■ EXERCISE
From the article on the English language in Ill Bethisad, extract verbatim the stretch that opens with the words containing "1b. The idea" and closes with "taken to be.".

■ DOCUMENT PASSAGE
☆ ☆ ☆

English is one of the great international languages of IB, and one of the chief lingua francas of the Commonwealth of Nations, the NAL-SLC and the Federated Kingdoms. It is a language of the Germanic language family (see chart at end of article), and in particular is a West Germanic language related to Frisian and Emish.
NB: There have been a couple proposals regarding the English language in IB that have not been fully integrated and resolved. Since most of the differences have been grammatical in nature and have now been discussed, the present article serves to preserve the QSS nature of the originally discovered texts, combine the proposed elements into a sensible whole, and also explain why it is the English language is the way it is in Ill Bethisad.
1a. The basis of *here*'s standard English is the London and East Midlands dialects of Middle English. *There*, there exists a three-point axis: London, Yorich and Edinbro being the centres respectively of English, Northumbrian and Scots. It should be understood that while Scots is not a "dialect of English" (either *here* or *there*), and while Northumbrian is not a dialect of either English or Scots, the three "dialects" are points along a continuum of relatively mutually comprehensible forms of speech. Apart from these three principle dialects, there are many more local dialects, flavours and accents within Britain and overseas as well. Some of these may be more evident *there*, and are not just back-country accents that they are *here*.
1b. The idea of registers or stratified levels of language is more prevalent in IB English. To the extent that the grammar of one register, for example the high literature register might be strikingly different from a lower spoken register. Perhaps a little akin to stratification of accents in *here*'s UK, the register used in whatever dialect one is speaking or writing in determines how "posh" or "coarse" one's discourse is taken to be.

☆ ☆ ☆

■ GIVEN RECORDS

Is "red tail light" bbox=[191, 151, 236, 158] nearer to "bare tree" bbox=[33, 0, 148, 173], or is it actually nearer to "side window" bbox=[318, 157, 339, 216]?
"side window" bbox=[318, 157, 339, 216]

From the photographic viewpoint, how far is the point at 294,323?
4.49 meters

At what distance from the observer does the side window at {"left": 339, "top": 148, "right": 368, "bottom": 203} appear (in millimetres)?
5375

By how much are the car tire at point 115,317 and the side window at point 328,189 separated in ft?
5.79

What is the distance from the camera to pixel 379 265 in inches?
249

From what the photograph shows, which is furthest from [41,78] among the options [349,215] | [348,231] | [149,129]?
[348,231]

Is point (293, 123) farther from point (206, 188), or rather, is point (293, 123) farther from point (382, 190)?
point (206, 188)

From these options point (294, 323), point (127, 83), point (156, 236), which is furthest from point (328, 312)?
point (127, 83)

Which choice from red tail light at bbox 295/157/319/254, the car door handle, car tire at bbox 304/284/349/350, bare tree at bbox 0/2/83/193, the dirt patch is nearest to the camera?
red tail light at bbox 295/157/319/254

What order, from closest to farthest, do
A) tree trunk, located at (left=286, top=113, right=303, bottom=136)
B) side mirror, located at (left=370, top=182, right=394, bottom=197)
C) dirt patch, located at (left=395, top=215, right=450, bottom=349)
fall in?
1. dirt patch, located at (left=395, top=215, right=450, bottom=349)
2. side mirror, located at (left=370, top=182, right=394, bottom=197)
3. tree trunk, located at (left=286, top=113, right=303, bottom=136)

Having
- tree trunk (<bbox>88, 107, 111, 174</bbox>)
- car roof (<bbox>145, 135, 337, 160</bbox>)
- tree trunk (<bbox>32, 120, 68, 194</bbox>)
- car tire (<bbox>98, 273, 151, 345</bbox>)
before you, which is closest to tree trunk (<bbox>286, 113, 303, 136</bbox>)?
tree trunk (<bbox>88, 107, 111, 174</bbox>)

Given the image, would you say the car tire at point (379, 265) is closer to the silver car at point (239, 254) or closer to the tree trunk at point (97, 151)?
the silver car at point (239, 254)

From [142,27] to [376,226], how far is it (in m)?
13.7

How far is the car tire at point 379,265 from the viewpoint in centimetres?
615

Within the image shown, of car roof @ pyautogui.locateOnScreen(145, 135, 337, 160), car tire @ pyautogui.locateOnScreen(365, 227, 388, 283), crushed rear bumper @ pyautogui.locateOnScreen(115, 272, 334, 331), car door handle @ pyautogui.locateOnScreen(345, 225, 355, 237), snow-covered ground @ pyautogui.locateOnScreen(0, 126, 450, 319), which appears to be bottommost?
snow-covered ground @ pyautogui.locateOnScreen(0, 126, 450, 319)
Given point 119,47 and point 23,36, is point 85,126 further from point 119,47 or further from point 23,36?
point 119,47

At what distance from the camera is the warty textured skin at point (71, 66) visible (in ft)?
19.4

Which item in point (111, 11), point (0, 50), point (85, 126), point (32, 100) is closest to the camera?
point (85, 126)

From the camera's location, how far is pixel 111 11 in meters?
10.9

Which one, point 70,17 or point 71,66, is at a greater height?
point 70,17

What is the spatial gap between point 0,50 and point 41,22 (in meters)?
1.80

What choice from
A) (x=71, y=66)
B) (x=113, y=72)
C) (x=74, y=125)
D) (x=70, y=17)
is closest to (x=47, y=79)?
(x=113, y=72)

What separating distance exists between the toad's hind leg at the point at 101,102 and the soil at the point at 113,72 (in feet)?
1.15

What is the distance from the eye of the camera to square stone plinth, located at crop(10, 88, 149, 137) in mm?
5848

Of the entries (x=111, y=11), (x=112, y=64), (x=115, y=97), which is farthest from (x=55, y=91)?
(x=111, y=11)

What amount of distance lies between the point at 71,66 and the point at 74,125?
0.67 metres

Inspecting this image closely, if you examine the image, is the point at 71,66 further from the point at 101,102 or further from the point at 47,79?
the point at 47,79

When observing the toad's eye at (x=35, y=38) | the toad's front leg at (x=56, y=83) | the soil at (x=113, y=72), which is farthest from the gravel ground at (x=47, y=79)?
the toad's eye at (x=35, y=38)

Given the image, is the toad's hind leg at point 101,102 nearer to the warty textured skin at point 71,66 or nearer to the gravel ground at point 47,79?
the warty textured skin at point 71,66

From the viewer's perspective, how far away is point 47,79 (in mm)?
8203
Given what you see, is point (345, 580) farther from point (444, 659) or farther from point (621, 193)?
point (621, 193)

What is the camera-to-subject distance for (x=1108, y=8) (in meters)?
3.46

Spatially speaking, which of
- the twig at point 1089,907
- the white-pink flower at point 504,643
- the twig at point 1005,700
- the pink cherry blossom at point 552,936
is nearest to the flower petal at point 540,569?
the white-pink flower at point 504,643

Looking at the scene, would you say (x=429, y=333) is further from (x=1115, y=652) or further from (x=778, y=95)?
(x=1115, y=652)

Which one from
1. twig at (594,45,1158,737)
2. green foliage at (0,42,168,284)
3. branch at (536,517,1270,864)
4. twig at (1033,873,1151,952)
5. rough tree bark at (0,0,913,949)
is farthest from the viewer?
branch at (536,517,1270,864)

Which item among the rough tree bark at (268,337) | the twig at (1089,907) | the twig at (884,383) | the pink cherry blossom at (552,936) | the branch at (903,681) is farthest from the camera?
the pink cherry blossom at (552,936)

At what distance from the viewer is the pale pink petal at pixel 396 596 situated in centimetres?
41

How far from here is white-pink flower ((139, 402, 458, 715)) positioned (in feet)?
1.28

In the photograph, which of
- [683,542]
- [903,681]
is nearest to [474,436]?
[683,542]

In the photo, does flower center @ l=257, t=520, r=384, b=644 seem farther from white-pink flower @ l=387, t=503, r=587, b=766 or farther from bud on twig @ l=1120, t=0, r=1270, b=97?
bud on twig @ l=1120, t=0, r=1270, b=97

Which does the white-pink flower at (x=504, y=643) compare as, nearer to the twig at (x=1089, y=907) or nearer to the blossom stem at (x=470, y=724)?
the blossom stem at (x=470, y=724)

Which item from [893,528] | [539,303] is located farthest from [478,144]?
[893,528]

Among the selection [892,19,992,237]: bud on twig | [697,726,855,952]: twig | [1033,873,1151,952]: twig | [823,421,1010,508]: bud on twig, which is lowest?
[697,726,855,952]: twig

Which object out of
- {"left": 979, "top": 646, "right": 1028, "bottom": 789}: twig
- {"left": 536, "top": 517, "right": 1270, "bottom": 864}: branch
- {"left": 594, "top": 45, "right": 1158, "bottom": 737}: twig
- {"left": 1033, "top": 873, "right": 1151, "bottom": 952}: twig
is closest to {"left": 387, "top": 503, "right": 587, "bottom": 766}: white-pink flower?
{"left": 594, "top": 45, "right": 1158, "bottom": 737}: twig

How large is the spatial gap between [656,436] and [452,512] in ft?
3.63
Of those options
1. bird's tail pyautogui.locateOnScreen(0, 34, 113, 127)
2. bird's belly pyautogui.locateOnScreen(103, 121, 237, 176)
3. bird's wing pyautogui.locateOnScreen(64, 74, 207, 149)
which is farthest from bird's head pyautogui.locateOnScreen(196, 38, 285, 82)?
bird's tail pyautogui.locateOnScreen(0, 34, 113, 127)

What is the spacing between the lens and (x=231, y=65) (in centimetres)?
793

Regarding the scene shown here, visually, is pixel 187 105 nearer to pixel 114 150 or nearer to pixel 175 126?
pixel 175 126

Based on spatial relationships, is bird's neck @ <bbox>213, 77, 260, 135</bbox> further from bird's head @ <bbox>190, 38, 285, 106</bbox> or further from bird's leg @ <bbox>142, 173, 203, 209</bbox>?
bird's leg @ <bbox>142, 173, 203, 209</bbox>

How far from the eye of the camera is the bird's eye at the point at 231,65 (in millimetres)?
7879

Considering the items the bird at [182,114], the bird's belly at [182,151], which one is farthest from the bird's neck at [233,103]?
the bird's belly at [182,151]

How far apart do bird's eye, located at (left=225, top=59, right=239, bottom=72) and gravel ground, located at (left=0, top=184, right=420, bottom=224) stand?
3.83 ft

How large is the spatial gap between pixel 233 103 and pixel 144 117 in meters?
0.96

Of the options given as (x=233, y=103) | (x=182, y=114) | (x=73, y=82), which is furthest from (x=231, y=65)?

☆ ☆ ☆

■ SOLUTION TO THIS TASK
1b. The idea of registers or stratified levels of language is more prevalent in IB English. To the extent that the grammar of one register, for example the high literature register might be strikingly different from a lower spoken register. Perhaps a little akin to stratification of accents in *here*'s UK, the register used in whatever dialect one is speaking or writing in determines how "posh" or "coarse" one's discourse is taken to be.